There is little information on how frequently wolverines cross highways. In John Kreb’s wolverine study near Revelstoke, a radio-marked male crossed the TCH regularly. Matt Austin found during two winters that wolverine tracks crossed the TCH near Kicking Horse Pass 50% (3 of 6) of the time they approached the highway. Extensive wolverine snow tracking in the early 2000′s found only a handful of wolverine crossings of the TCH between Lake Louise and the Lake O’Hara junction – believed to be the creme de la creme of wolverine habitat in the Canadian Rockies.
Highly localized species that live in isolated habitat patches (think pika, mountain goat, etc.) may rarely fall victim to traffic-related mortality. These species may rarely be present in valley bottom habitat, but might need to cross long expanses of unsuitable habitat such as the Bow Valley during important dispersal events that serve to connect populations within their larger “metapopulation”.
The same is true for wolverines.

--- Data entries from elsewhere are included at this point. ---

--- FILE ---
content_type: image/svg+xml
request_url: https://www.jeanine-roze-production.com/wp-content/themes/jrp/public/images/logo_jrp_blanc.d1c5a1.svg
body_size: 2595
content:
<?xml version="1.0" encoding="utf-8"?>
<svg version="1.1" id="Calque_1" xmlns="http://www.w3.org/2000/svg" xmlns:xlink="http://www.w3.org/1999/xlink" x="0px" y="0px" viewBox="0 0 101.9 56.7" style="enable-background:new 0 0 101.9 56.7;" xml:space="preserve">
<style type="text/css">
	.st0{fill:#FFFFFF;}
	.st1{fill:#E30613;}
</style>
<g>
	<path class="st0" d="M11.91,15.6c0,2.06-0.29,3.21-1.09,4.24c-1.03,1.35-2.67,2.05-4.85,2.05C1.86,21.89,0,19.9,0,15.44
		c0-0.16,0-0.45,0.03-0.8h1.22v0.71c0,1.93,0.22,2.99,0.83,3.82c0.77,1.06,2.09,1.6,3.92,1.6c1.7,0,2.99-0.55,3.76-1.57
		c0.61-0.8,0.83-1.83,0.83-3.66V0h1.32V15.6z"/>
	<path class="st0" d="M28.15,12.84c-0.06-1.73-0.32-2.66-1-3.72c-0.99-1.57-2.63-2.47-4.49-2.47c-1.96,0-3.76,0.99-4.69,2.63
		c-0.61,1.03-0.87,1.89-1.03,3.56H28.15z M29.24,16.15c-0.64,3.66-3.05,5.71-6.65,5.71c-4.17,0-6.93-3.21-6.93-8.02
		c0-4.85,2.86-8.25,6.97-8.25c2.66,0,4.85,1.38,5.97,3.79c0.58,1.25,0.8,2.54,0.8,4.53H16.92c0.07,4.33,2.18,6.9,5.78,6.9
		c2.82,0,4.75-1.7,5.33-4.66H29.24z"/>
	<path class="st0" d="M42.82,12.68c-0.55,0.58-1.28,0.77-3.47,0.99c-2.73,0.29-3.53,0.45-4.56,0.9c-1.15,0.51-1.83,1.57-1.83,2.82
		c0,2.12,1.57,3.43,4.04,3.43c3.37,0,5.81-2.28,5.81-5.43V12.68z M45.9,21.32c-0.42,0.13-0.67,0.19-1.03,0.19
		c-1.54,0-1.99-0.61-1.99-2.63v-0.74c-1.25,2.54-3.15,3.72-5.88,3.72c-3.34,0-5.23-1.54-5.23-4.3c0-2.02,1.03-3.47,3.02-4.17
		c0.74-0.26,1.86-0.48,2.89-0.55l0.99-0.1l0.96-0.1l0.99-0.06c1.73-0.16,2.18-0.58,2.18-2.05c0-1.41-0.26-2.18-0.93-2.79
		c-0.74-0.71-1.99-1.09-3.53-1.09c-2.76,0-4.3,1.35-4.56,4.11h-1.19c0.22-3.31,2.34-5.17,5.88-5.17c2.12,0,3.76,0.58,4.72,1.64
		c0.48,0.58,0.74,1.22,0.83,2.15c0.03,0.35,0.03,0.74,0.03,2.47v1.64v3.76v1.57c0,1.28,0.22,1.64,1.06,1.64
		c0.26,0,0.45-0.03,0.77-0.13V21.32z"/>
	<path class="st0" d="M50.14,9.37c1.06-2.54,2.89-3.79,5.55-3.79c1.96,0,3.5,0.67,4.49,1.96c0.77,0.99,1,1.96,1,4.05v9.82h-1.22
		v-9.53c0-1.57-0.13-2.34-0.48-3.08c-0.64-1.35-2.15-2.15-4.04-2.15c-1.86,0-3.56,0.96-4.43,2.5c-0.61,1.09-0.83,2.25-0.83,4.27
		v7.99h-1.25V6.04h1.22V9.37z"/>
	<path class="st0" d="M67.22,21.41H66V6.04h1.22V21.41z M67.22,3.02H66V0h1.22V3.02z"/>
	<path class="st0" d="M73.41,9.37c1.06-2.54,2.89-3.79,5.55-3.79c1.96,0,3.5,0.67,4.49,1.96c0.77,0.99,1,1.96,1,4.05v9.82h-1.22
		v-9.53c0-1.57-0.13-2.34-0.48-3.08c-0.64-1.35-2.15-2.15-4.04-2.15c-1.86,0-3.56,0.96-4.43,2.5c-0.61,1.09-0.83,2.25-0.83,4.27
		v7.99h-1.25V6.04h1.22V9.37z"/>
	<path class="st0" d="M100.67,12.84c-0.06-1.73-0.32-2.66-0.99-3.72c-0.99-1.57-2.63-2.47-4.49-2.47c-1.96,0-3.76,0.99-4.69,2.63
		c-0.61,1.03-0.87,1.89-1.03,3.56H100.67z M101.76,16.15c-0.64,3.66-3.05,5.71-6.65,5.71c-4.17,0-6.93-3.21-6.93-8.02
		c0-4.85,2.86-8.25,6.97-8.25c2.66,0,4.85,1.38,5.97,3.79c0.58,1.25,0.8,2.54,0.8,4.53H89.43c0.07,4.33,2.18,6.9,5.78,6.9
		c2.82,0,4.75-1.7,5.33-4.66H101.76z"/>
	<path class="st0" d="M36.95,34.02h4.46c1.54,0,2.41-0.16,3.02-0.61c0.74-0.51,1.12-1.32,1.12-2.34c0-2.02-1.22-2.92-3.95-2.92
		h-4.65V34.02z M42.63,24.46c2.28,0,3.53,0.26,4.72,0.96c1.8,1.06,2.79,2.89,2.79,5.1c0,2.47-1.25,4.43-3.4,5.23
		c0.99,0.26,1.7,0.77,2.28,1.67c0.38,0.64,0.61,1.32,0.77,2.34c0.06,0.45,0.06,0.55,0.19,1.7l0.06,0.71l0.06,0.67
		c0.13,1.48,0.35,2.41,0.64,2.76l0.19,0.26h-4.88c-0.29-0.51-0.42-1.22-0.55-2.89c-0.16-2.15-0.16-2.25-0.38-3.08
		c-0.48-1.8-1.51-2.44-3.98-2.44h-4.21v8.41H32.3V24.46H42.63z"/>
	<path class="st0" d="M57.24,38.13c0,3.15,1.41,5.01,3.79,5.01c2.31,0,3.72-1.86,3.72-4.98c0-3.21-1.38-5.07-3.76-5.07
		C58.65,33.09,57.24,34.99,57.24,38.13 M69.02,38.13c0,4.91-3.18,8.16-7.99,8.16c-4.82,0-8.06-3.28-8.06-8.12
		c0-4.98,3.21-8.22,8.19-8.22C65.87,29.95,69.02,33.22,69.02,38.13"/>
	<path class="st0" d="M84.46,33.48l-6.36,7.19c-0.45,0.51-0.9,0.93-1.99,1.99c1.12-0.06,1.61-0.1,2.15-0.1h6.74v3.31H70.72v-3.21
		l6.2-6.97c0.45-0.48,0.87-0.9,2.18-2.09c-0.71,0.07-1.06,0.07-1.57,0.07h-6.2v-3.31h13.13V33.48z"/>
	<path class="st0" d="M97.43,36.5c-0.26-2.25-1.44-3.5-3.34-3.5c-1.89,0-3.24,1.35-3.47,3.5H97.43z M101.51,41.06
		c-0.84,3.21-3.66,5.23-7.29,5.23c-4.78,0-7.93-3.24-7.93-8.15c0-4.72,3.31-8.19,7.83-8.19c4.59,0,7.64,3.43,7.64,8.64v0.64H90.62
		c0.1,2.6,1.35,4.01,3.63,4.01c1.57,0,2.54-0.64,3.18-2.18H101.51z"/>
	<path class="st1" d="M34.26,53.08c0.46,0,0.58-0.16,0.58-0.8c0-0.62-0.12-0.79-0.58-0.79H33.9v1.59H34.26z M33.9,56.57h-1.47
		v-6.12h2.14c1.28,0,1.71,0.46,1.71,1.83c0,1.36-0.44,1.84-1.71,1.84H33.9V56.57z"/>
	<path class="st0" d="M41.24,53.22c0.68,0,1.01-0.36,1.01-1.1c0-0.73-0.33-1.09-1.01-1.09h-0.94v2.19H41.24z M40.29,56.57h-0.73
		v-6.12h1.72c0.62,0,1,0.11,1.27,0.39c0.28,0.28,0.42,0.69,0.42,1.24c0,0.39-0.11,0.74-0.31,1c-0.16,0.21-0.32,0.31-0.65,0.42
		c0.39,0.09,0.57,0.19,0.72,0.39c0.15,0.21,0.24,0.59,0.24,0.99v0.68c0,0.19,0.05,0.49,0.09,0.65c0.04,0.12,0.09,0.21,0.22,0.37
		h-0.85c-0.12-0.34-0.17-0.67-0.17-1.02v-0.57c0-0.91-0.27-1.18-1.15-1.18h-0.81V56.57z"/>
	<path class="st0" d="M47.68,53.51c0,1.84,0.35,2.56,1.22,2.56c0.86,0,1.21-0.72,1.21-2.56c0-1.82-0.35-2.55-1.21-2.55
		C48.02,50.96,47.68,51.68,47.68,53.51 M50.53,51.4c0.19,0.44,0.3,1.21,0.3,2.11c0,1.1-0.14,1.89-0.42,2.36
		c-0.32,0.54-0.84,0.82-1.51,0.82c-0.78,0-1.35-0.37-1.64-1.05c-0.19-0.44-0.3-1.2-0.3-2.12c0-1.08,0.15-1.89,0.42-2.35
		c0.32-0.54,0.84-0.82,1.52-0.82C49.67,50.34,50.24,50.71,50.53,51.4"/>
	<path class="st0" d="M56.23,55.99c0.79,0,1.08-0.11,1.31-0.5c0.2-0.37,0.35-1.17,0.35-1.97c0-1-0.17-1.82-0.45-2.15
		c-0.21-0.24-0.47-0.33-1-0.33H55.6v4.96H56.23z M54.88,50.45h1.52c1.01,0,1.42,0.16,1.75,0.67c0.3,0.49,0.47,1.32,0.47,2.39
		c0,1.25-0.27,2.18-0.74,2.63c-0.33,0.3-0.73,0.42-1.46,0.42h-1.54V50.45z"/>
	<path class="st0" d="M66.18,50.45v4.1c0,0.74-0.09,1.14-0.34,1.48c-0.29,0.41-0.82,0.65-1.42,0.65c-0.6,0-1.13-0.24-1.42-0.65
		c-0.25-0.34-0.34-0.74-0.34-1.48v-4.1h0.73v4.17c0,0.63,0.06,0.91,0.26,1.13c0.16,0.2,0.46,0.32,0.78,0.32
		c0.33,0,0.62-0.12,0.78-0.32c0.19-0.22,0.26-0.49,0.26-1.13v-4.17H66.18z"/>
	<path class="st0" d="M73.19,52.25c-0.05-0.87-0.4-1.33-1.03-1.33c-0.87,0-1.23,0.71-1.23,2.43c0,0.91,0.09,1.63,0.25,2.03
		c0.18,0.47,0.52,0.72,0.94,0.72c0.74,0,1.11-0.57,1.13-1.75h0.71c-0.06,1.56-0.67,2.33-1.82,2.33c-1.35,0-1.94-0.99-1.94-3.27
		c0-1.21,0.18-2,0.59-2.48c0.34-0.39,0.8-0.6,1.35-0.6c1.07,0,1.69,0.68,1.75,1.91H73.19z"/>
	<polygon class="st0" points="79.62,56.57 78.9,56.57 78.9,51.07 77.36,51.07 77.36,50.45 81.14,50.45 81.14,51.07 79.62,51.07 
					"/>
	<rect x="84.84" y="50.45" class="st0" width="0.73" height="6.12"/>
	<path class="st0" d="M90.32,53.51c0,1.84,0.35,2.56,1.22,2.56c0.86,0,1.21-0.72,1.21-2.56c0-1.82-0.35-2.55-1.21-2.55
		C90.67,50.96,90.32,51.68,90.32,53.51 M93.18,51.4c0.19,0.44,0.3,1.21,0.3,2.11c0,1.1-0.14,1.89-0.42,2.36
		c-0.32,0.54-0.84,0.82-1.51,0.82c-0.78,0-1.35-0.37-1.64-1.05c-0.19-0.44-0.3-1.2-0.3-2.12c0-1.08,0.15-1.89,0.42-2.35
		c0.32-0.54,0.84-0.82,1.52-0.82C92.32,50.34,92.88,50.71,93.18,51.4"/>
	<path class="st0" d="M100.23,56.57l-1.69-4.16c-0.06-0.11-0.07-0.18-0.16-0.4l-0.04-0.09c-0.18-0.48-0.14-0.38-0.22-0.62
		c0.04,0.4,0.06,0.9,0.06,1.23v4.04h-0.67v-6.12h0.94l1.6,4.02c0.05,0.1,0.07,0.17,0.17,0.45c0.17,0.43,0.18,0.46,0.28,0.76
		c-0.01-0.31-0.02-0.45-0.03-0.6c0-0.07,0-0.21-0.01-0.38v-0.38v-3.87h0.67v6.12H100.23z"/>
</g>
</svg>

They are typically associated with high subalpine/alpine habitats far from areas of human activity, including highway corridors. But for their metapopulation to persist over the long term, they need to be able to migrate, successfully disperse, and carry their genes across these “matrices” of suboptimal (even deadly) habitat. For this “connectivity” to be fully functional, these dispersing individuals need to not only cross the highway, but they need to survive and reproduce in the new area they occupy.
We can imagine many scenarios that might have been playing out on or shortly before Victoria Day. The young female wolverine may have been dispersing from it’s maternal range, trying to locate a new territory for itself. It might have been traveling with a sibling, exploring areas away from the maternal range, and it was the unlucky one.
We’ll never know the what’s or why’s. But we do know that the loss of any individual in a population that is extremely low density and has one of the lowest reproductive rate of any terrestrial mammal, and especially the loss of a female, can have big demographic consequences and potentially genetic too.
That is the objective of our wolverine research – to determine the effects of transportation corridors on wolverine dispersal, gene flow and population connectivity. This female was killed within our study area. We had wolverine visits to our Tokumm Creek hair trap site 2 of the 3 sessions last winter. We had other sites down valley along Hwy 93 South visited by wolverines too. We have DNA samples (tissue and hair) from the Victoria Day victim, so will be able to determine who was this young female and possibly who she’s related to in our study area. Ultimately, with all the sampled genetic data from our 6000+Km2 study area, we will be able to better understand the effect these highways have on slicing habitats and populations into smaller, isolated, more threatened units, and what that means for wolverine conservation.